The most common pattern in feedback:

  • “Oh wow, I actually need this”
  • followed by feature requests that are very aligned with the core idea

For example:

“It would be amazing if you could schedule this…”

Which is great, because it confirms two things:

  1. The problem is real
  2. People are already thinking about integrating it into their daily routines

What was hard

Not the tech.

Marketing.

I’m a developer — building feels natural.
But distribution, positioning, figuring out where attention is… that’s where I feel completely out of my depth.

Most of the time it feels like being 10 steps behind.

The difference this time is: I shipped anyway.


Lessons learned

  • Shipping fast > validating forever
  • Real users > hypothetical feedback
  • Constraints (like no ads, no data) actually sharpen decisions
  • Simplicity is rare — and valuable

If I could go back, I’d launch even earlier.


What’s next

The plan is simple: follow user feedback.

I’m considering things like:

  • whitelist mode (block everything except selected apps)
  • a widget to quickly toggle profiles

But the rule is:
everything must reinforce the core idea — not dilute it.


Who this is for

It started with a dating scenario, but it’s clearly broader:

  • professionals (disconnect from work on weekends)
  • students (focus time)
  • anyone who wants better boundaries with their phone

Open questions

  • Would you use something like this?
  • What would make it a must-have for you?
  • Any advice on distribution for an app like this?

And also…

am I the only one who feels like a lot of apps forgot how to just be simple?

Thanks for reading 🙏

on March 29, 2026
  1. 3

    Great story — and I recognise myself in almost every line, especially the "shipping feels natural, distribution doesn't" part.
    I just launched something similar in spirit last week — built for my own frustration with expense tracking apps. Same principle: one problem, solved simply, no bloat.
    The "will Apple/Android just build this?" question is real. My answer was to go niche — French-speaking freelancers only, for now. Harder to copy than a generic feature.
    Good luck with Permly. Following your distribution journey closely.

    1. 1

      Thank you for your support and good luck with your project as well!

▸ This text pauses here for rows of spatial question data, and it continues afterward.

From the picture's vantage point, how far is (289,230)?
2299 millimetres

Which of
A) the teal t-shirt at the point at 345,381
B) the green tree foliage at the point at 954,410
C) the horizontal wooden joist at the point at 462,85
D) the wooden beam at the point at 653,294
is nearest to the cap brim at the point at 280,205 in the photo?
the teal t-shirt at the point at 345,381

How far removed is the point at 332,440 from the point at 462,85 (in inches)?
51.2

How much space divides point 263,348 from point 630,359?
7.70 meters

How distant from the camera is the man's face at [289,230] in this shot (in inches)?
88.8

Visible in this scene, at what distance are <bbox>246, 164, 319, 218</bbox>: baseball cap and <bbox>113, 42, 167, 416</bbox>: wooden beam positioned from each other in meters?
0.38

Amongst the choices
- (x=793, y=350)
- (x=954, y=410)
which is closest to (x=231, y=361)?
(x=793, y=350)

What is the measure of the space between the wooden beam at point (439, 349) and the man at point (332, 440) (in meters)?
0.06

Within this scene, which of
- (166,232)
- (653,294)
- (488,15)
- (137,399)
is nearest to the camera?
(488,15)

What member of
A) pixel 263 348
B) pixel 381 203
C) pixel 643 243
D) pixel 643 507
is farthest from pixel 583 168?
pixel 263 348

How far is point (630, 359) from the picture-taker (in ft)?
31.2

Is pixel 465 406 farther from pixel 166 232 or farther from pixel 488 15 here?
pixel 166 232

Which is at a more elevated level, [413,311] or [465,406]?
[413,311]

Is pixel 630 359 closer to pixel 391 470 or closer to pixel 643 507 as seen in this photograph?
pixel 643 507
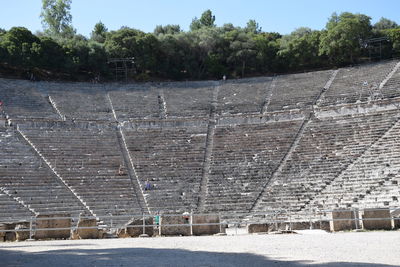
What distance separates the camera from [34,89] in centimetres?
3306

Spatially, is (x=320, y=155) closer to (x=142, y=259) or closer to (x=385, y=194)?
(x=385, y=194)

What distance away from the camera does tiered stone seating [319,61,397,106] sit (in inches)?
1134

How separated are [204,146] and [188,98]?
775 centimetres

      Go niche is the only thing left I guess to gain your place :) (prove me wrong)

  2. 2

    This is the kind of product story that usually resonates because the trigger is instantly understandable. I like that you validated it with office workers and students before building, because notification pain shows up in different contexts but the underlying job is the same: "let me stay reachable without being interruptible all the time." The main thing I'd test next is whether people think in profiles like "date/work/focus" or in moments like "for the next hour" — that framing probably affects conversion more than extra features.

    1. 1

      Thanks so much!

      I had been thinking about scheduling, but more in terms of repetitive, programmable routines like working hours. I hadn’t considered options like “mute for the next hour.”

      I’ll definitely validate that idea and, if it checks out, move it into production right away. Thanks again!

  3. 2

    Love how you validated before coding, that’s the step most people skip.

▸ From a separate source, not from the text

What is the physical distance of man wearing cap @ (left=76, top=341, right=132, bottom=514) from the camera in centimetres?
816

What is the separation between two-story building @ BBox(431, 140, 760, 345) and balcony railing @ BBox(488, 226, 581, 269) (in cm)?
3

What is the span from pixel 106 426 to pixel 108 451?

    I used to waste weeks guessing which features mattered until I let real user votes drive my roadmap.

    Top-voted requests now flow straight into my VS Code sidebar so I always know the next thing to ship.

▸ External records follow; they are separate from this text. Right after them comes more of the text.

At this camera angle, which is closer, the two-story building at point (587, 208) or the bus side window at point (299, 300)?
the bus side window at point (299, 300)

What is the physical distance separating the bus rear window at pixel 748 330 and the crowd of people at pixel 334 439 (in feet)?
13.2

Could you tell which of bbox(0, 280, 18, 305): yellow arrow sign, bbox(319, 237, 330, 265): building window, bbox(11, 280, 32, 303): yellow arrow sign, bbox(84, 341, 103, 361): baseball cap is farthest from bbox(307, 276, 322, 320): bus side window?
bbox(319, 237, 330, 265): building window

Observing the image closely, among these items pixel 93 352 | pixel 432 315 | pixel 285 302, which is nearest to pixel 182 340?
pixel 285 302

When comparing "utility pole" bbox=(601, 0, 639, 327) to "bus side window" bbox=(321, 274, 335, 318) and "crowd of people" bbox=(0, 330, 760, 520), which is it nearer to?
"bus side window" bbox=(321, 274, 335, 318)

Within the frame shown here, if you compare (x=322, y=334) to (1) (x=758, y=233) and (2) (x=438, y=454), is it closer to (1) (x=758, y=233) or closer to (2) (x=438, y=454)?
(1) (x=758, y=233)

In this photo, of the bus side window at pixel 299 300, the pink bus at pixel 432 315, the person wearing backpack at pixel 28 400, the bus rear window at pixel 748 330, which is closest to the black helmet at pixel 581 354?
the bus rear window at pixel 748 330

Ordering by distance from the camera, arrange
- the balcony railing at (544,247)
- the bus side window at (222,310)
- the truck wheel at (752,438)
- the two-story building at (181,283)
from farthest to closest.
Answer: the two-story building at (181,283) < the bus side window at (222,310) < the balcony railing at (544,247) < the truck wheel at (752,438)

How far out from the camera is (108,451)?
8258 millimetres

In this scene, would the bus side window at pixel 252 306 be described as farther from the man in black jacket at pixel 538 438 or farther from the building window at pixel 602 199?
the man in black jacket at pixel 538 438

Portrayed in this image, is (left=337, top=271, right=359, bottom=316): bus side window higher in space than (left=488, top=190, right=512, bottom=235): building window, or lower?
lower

    shipboard[.]dev shows that workflow in action.

    1. 1

      Thank you! Yes.. Validating an idea and actually consider user requests are now non-negotiable steps in my workflow.

      For the longest time I pursued ideas with no real feedbacks, losing only money and time.

      No more :)

  4. 2

    Still trying to figure out whether ads are worth continuing.
    Right now I’m not convinced — the users I get from ads don’t seem as engaged as organic ones.
    Would love to hear if anyone here had a different experience with small utility apps.